Another influence on Efling’s strategies and goals is the Industrial Workers of the World (IWW), a solidarity union originating in the United States over a century ago, with an established branch in Iceland for several years now as Heimssamband Verkafólks á Íslandi. A few of Efling’s workers have either come from or are current members of this union—again, something those involved in Efling have been very open about.

“The IWW has informed the practice of getting workers to meet, discuss their demands, organise an agenda for action through the union’s resources and channels, and to participate,” Maxim tells the Grapevine. “The role of the IWW here has been to inject that knowledge and that know-how. This philosophy places action and democratic participation at the heart of union activity. It’s not that it shuns negotiations or contracts; rather it emphasises workers forming their own action plans by and for themselves. The day before the current industrial dispute began, the collective agreements were being broken, and the day after we sign the new collective agreements, they will be broken.
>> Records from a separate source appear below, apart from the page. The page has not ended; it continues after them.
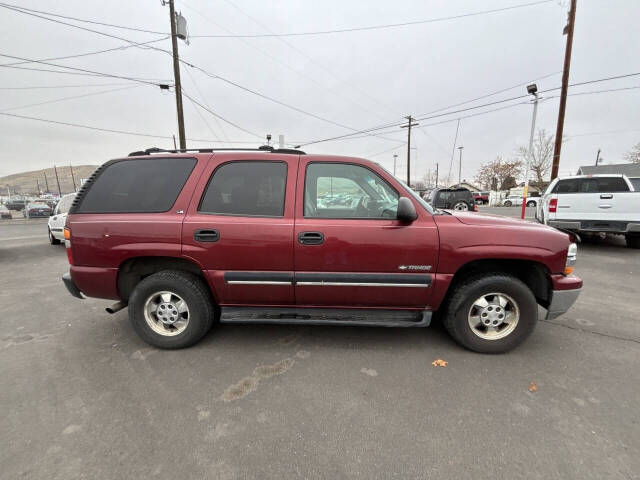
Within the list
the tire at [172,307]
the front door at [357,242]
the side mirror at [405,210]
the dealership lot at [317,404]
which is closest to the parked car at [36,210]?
the dealership lot at [317,404]

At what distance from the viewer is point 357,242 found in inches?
101

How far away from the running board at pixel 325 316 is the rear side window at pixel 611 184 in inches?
300

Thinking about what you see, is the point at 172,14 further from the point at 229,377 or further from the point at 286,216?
the point at 229,377

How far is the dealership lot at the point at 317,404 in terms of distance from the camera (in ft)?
5.52

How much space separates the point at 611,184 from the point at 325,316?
8.51 meters

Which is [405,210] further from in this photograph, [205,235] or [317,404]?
[205,235]

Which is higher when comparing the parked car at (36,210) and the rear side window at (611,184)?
the rear side window at (611,184)

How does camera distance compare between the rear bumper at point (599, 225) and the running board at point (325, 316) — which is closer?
the running board at point (325, 316)

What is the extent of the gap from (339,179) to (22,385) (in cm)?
325

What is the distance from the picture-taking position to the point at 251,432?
6.20 ft

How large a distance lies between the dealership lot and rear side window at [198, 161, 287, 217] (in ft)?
4.59

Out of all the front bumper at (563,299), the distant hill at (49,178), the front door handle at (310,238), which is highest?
the distant hill at (49,178)

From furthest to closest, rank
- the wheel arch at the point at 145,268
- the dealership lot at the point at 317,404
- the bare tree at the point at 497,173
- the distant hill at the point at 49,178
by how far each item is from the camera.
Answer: the distant hill at the point at 49,178
the bare tree at the point at 497,173
the wheel arch at the point at 145,268
the dealership lot at the point at 317,404

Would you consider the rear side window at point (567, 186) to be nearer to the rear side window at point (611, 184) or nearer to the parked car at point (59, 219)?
the rear side window at point (611, 184)
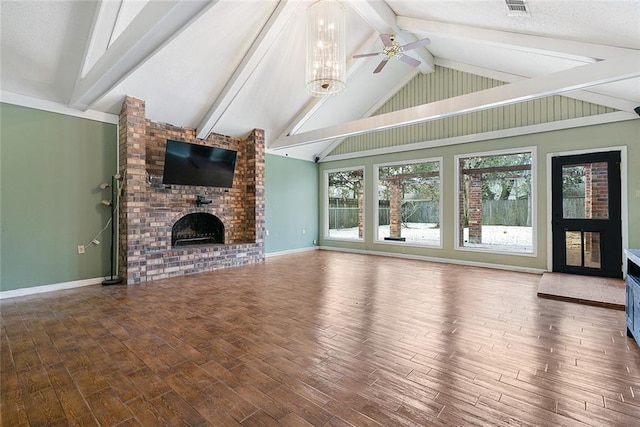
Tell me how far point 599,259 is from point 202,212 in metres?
7.55

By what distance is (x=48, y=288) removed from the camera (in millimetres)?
4512

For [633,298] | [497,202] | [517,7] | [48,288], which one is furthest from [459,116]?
[48,288]

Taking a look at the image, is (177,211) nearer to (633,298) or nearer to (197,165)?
(197,165)

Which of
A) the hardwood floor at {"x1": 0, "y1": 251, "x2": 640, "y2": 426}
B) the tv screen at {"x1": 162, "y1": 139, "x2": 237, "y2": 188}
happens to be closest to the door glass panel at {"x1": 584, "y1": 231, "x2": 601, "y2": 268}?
the hardwood floor at {"x1": 0, "y1": 251, "x2": 640, "y2": 426}

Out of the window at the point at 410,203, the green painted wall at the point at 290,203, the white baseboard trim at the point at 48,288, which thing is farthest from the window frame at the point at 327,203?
the white baseboard trim at the point at 48,288

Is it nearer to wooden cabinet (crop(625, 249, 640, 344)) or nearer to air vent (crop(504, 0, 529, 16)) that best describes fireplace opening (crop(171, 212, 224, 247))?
air vent (crop(504, 0, 529, 16))

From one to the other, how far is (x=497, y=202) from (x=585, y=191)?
141 centimetres

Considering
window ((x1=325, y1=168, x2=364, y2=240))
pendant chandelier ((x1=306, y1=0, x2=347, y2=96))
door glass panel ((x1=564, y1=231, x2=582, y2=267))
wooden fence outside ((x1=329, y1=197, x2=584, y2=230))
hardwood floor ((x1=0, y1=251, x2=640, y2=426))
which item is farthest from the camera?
window ((x1=325, y1=168, x2=364, y2=240))

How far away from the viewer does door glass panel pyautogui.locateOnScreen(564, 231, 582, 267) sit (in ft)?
17.7

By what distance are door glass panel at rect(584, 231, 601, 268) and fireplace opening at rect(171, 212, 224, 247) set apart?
281 inches

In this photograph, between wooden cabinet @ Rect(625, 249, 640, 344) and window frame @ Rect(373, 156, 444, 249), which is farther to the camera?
window frame @ Rect(373, 156, 444, 249)

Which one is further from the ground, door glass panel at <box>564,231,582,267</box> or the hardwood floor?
door glass panel at <box>564,231,582,267</box>

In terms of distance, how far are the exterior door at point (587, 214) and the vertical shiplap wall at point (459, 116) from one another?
35.3 inches

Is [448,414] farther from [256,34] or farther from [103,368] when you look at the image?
[256,34]
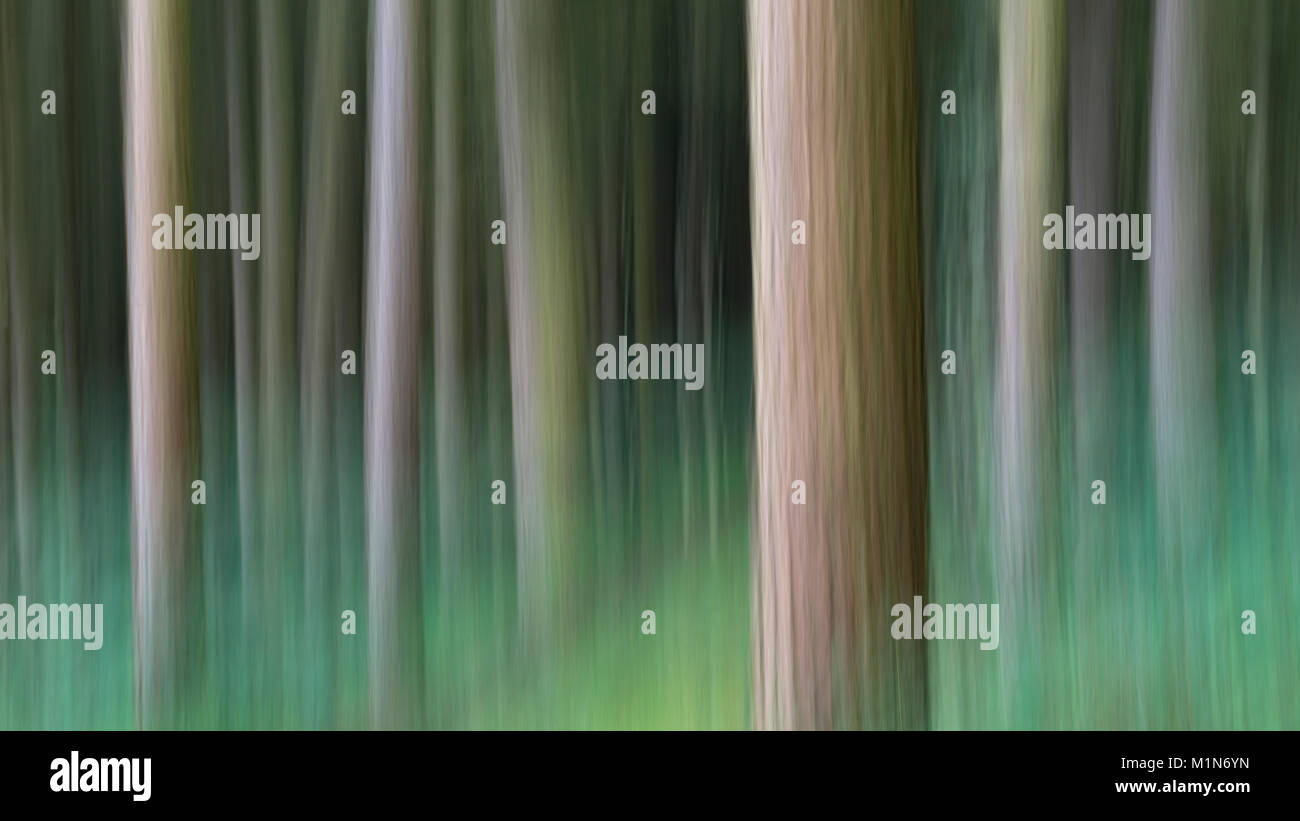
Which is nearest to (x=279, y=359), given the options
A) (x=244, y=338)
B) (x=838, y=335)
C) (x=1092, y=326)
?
(x=244, y=338)

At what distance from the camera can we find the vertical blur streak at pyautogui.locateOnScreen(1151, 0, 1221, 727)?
1.23 m

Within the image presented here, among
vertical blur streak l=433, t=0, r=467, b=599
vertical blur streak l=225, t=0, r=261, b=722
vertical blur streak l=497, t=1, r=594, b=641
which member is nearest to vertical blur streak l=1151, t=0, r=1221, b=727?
vertical blur streak l=497, t=1, r=594, b=641

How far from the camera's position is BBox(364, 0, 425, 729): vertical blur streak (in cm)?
128

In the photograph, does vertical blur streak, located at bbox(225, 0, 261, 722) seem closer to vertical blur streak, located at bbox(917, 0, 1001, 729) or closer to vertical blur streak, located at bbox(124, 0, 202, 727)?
vertical blur streak, located at bbox(124, 0, 202, 727)

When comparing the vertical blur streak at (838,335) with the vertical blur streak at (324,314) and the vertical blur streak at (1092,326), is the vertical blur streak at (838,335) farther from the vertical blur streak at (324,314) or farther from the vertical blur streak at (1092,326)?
the vertical blur streak at (324,314)

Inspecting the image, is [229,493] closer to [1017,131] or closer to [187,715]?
[187,715]

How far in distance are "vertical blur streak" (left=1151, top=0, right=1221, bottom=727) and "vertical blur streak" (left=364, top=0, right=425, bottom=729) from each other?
805mm

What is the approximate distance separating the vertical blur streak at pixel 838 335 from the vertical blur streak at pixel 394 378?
402 mm

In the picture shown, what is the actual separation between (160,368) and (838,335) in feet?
2.47

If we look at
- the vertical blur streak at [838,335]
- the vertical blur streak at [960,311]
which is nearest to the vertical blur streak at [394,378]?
the vertical blur streak at [838,335]

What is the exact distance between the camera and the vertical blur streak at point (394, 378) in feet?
4.21

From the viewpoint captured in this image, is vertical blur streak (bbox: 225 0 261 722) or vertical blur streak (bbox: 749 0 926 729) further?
vertical blur streak (bbox: 225 0 261 722)

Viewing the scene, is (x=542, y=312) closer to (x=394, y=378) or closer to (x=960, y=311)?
(x=394, y=378)
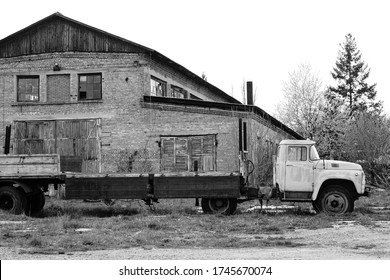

So workers must be prepared for intellectual and industrial self-defence on the job.”

” We’ve already heard from our members that they’ve been threatened, directly and indirectly, encouraged to vote against the strike.”

A long fight ahead

Maxim believes that the upcoming strike and work stoppage—if approved by the union’s workers—could be just the beginning of a prolonged struggle, as management is pushing back hard.

“I’m not at all confident that management will respect people’s rights,” Maxim says. “As we’ve seen through the lifetime of the collective agreement, and during the negotiation phase, people have faced horrendous breaches of the collective agreement and the law, as well as basic morality. We’ve already heard from our members that they’ve been threatened, directly and indirectly, encouraged to vote against the strike. It seems to me that companies are battening down the hatches. Over the past month several businesses have announced ‘reductions in staff’. To me, as an experienced student of strikes, these things are not unconnected, even though there’s no official connection.”

Nonetheless, Maxim remains confident the unions will prevail, as they are actively organising workplaces with the prevailing philosophy of “an injury to one is an injury to all”, he says, citing a classic IWW slogan. While management—and most recently, hotel owners—have contended that there is no room to pay a living wage to many of these workers, this in itself raises the question if one has a “right” to own and operate a business if they cannot afford to pay full time workers a living wage. Iceland’s unions are certainly putting that question to the test.